• Source document:

The function first ensures an empty insn_<address> block by removing the temporary ret instruction. Then it creates an IR Builder and calls the handler responsible for producing IR for the instruction being lifted (more on that below). If the handler does not return successors, lift_bytes handles the common fallthrough case by creating a basic block for the next instruction. It is up to the caller to handle the list of Successor tuples:

class Successor(NamedTuple):
    src: int
    dst: Value

We use an LLVM Value for the branch destination, because it is not always concrete (for example jmp reg).

The semantic handlers are registered globally:

# src/striga/semantic.py

SemanticFn: TypeAlias = Callable[["Semantics"], list[Successor] | None]
_semantics: dict[str, SemanticFn] = {}


def semantic(fn: SemanticFn):
    name = getattr(fn, "__name__")
    _semantics[name.removesuffix("_")] = fn
    return fn


# src/striga/x86/data.py

@semantic
def mov(sem: Semantics):
    value = sem.op_read(1)
    sem.op_write(0, value)

Every handler gets an instance of Semantics, to allow easy access to x86 constructs like operands, registers, flags and memory. For example, op_read is implemented as follows:

def op_read(self, index: int) -> Value:
    op: X86Op = self.insn.operands[index]
    if op.type == CS_OP_REG:
        name = self.reg_name(op.reg)  # pyright: ignore[reportAssignmentType]
        return self.reg_read(name)
    if op.type == CS_OP_IMM:
        return self.const_n(op.imm, op.size * 8)
    if op.type == CS_OP_MEM:
        addr = self.op_mem(op)
        return self.mem_read(addr, self.types.int_n(op.size * 8))

• Data extract:
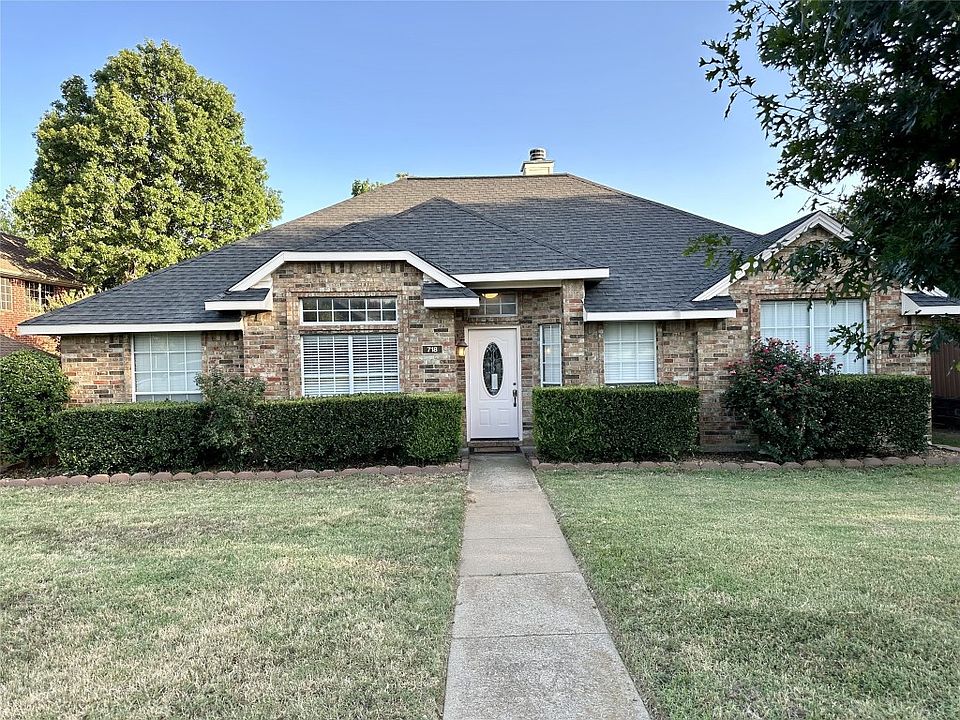 718 Blue Oak Dr, Lewisville, TX 75067 Zillow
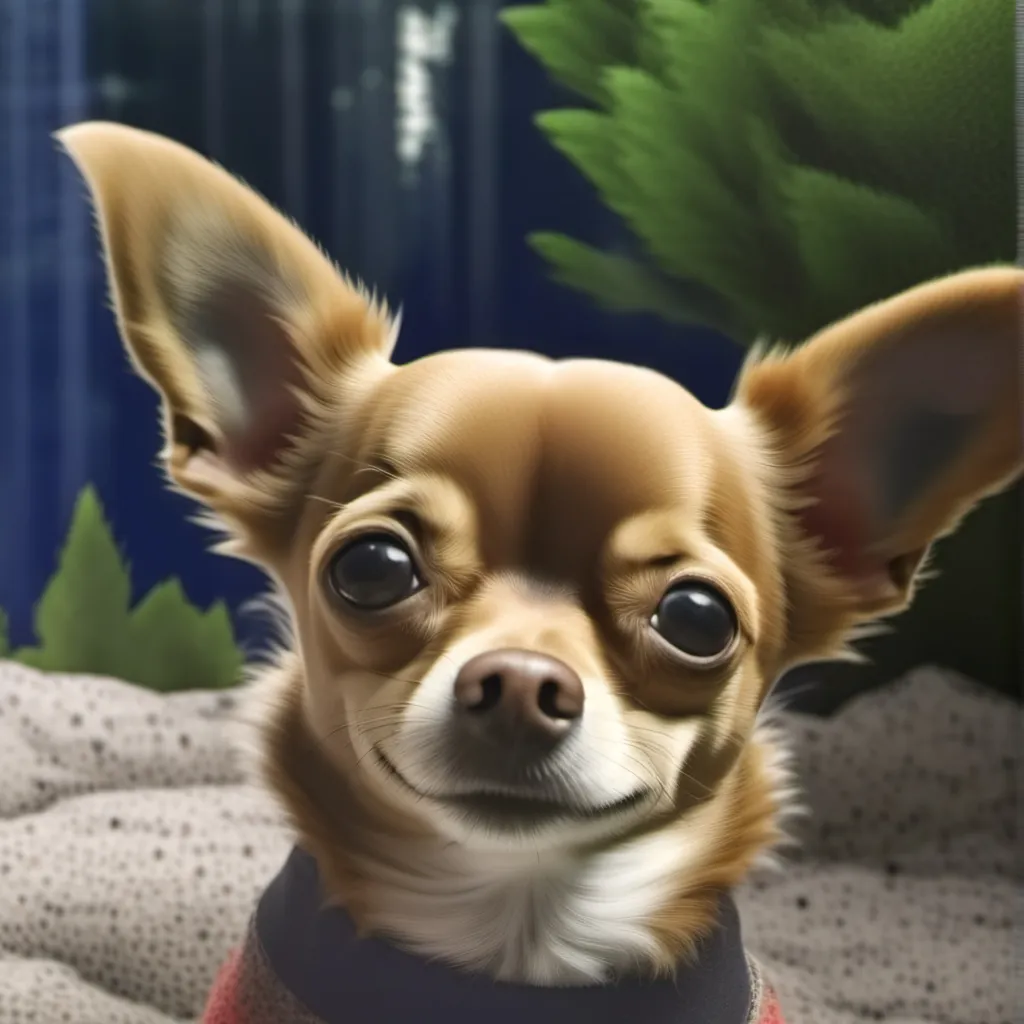 chat with ai character: Chapo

• Tasks to complete:
(a) In the passage on lifting x86 instructions to LLVM IR, what does lift_bytes do when a handler returns no successors?
(b) Pick up the passage on lifting x86 instructions to LLVM IR after its last line and carry it forward.

• Your responses:
(a) It handles the fallthrough case by creating a basic block for the next instruction.

(b)
    assert False

For our example mov rax, rcx, the function will forward to reg_read:

def reg_read(self, name: str) -> Value:
    if name in self.reg_types:
        load = self.ir.load(self.reg_types[name], self.reg_ptr(name))
        load.metadata["tbaa"] = self.tbaa_tags[name]
        return load

    full_name, size, bit_offset = self.subregs[name]
    load = self.ir.load(self.reg_types[full_name], self.reg_ptr(full_name))
    load.metadata["tbaa"] = self.tbaa_tags[full_name]
    if bit_offset:
        load = self.ir.lshr(load, self.const64(bit_offset))
    return self.ir.trunc(load, self.types.int_n(size))

This function transparently handles accesses to sub registers like eax, ax, al and ah and it returns an LLVM Value containing the loaded register value. The last missing piece is the reg_ptr function, which is responsible for creating the getelementptr in the function entry:

def reg_ptr(self, name: str) -> Value:
    reg_ptr = self.reg_ptrs.get(name)
    if reg_ptr is not None:
        return reg_ptr

    entry = self.function.entry_block
    state = self.function.get_param(0)
    with entry.create_builder() as ir:
        ir.position_before(entry.terminator)
        reg_ptr = ir.struct_gep(self.state_ty, state, self.reg_indices[name], name)
    self.reg_ptrs[name] = reg_ptr
    return reg_ptr

To help the optimizer we add TBAA Metadata to the register load/store instructions. In this case we know that a register loads/stores never alias with each other. By telling the optimizer about this, it can perform more aggressive dead-store elimination when optimizing a sequence of lifted instructions.

Semantics

So far we discussed the architecture of the lifter, but we only discussed the mov instruction so far. Almost every other instruction has more complex behavior, especially around flag handling. For instance here are the implementations of and/or/xor:

# src/striga/x86/bitwise.py

def write_logical_flags(sem: Semantics, result: Value):
    false = sem.const_n(0, 1)
    sem.flag_write("cf", false)
    sem.flag_write("pf", sem.result_parity_even(result))
    sem.flag_write_undef("af")
    sem.flag_write("zf", sem.result_is_zero(result))
    sem.flag_write("sf", sem.result_sign_bit(result))
    sem.flag_write("of", false)

def logical_binop(sem: Semantics, opcode: Opcode):
    dst = sem.op_read(0)
    src = sem.resize_int(sem.op_read(1), dst.type)
    result = sem.ir.binop(opcode, dst, src)
    sem.op_write(0, result)
    write_logical_flags(sem, result)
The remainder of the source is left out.